We surveyed about 350 engineers with Refactoring.fm on AI adoption. 95% of teams are using it. 80% are using it heavily.
9% are using it to help write product requirements.
The same survey shows requirements are the single largest reported bottleneck – bigger than testing, code review, or deployment. Teams are pointing AI at almost everything except the part of the pipeline slowing them down most.
That's where "almost right" comes from. The spec doesn't say what right looks like, so AI fills in the blanks with whatever's statistically likely. The spec says "support bulk edit" but doesn't define what happens on partial failure. The spec says "show recent activity" but doesn't define recent. Nobody asks during grooming. AI builds it. It looks fine in review. A customer hits the case nobody specified.
AI didn't create the planning problem. It just hid the cost of bad planning.
Bad specs used to surface immediately. Tickets coming back, engineers pushing back on grooming, the same items hitting retros twice. Friction caught ambiguity by accident. Now the ambiguity surfaces three sprints later, when customer support starts asking questions about a feature and nobody connects it to the spec that caused it. Velocity looks fine. The rework just hides in a different column.
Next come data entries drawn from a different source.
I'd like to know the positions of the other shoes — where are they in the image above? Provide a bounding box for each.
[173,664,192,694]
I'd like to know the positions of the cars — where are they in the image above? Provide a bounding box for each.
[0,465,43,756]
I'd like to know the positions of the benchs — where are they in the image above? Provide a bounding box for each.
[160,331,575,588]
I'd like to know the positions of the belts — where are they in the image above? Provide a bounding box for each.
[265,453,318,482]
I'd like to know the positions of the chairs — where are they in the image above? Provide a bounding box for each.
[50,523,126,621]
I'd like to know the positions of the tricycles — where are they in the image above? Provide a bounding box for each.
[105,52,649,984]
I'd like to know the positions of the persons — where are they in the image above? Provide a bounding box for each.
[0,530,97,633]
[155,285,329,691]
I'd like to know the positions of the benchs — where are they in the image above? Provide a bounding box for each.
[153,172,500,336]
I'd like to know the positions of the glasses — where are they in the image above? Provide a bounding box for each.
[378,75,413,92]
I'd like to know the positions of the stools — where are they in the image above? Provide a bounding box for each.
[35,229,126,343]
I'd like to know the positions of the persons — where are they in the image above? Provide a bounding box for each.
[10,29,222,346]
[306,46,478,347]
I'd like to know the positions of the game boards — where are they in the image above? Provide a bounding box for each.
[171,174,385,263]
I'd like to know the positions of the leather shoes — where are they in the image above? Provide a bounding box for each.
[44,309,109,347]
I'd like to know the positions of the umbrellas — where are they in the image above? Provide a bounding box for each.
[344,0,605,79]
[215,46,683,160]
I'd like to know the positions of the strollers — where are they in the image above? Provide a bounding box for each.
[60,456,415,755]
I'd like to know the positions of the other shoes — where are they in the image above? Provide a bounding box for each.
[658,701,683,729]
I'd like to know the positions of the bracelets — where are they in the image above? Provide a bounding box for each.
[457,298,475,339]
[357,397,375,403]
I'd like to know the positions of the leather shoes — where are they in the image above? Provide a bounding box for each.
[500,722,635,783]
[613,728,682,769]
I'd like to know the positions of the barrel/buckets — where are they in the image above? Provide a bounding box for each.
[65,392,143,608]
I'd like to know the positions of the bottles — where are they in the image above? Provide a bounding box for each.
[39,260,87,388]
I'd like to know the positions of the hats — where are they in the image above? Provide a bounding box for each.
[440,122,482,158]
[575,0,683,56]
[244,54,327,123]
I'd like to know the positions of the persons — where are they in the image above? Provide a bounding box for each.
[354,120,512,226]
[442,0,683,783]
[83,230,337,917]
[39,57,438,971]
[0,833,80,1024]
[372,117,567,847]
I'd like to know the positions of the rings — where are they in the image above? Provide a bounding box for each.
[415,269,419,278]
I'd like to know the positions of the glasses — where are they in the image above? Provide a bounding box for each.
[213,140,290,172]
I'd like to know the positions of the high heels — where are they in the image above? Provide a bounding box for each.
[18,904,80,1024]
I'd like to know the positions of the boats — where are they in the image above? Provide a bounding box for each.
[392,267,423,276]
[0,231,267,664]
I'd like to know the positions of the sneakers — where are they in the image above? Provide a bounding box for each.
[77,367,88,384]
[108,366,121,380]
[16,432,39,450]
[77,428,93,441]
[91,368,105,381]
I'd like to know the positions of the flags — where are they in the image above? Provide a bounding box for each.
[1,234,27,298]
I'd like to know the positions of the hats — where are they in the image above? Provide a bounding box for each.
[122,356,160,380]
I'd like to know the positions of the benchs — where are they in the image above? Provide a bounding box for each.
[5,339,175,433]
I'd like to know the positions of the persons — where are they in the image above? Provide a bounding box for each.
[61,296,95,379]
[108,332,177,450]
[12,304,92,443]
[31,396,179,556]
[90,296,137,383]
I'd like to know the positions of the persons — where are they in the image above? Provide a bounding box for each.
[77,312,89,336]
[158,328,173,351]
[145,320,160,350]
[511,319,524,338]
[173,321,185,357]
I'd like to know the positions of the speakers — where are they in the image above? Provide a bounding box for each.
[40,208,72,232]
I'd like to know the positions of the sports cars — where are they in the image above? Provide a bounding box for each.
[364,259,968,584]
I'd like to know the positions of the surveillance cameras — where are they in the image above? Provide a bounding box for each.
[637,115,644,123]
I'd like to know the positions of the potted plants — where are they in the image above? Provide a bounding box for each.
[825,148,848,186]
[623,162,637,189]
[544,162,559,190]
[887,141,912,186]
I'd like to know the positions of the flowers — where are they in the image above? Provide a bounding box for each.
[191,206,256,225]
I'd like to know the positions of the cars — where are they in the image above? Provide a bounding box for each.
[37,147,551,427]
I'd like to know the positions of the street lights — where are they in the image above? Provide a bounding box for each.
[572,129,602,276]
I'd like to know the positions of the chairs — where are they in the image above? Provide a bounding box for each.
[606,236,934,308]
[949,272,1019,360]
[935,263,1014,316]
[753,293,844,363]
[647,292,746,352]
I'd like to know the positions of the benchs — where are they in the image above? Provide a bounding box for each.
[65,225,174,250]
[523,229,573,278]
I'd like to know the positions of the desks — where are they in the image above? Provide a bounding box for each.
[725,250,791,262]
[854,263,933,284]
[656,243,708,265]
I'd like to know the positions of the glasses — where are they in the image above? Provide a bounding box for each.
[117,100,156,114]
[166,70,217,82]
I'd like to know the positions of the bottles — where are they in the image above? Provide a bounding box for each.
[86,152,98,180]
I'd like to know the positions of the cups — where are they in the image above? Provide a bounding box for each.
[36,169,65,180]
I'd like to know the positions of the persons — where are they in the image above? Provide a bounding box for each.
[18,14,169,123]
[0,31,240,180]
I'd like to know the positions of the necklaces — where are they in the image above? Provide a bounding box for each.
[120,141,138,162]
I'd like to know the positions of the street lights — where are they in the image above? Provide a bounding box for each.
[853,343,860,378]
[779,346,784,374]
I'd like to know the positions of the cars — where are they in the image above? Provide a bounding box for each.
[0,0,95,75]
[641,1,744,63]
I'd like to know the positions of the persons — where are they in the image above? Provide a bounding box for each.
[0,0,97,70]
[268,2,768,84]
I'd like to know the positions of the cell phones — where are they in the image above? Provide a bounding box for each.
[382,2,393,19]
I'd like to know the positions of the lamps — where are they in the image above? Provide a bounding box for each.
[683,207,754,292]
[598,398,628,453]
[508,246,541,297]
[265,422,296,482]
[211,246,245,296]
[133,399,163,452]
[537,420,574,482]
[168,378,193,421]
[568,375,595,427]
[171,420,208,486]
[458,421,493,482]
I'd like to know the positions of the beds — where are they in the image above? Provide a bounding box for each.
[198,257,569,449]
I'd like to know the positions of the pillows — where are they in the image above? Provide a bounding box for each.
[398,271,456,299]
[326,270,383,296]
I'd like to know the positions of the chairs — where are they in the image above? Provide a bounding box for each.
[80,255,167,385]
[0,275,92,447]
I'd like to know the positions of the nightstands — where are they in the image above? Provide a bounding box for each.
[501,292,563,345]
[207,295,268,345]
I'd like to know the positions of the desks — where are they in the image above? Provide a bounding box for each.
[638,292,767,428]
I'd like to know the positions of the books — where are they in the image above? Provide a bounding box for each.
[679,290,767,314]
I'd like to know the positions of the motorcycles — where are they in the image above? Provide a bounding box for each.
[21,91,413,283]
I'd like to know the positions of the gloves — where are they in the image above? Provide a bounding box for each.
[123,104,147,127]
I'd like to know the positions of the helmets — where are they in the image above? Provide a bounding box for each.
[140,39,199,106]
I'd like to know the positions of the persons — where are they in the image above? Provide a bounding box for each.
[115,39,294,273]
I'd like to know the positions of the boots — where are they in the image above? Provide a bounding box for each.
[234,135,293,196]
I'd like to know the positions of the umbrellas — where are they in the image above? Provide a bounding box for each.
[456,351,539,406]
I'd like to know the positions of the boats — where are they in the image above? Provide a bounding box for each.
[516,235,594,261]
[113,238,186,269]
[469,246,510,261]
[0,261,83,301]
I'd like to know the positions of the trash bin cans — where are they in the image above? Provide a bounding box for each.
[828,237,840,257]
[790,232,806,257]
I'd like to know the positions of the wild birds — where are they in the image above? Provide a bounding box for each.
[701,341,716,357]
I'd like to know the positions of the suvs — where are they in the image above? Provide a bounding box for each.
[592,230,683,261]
If your AI-assisted velocity is up and you don't know how your rework rate has moved alongside it, this is probably what's happening.
I've seen this movie before. Before Atono I built xMatters – 3 million users, 99.99% uptime, sold to Everbridge in 2021. Upstream was always where the expensive problems lived, and almost always the last place anyone aimed a new tool. Apparently still true.
The report digs into what separates teams whose AI ships clean code from teams whose AI ships almost-right code – where their product knowledge lives, how they share AI context, and whether the gap is widening fast enough to matter.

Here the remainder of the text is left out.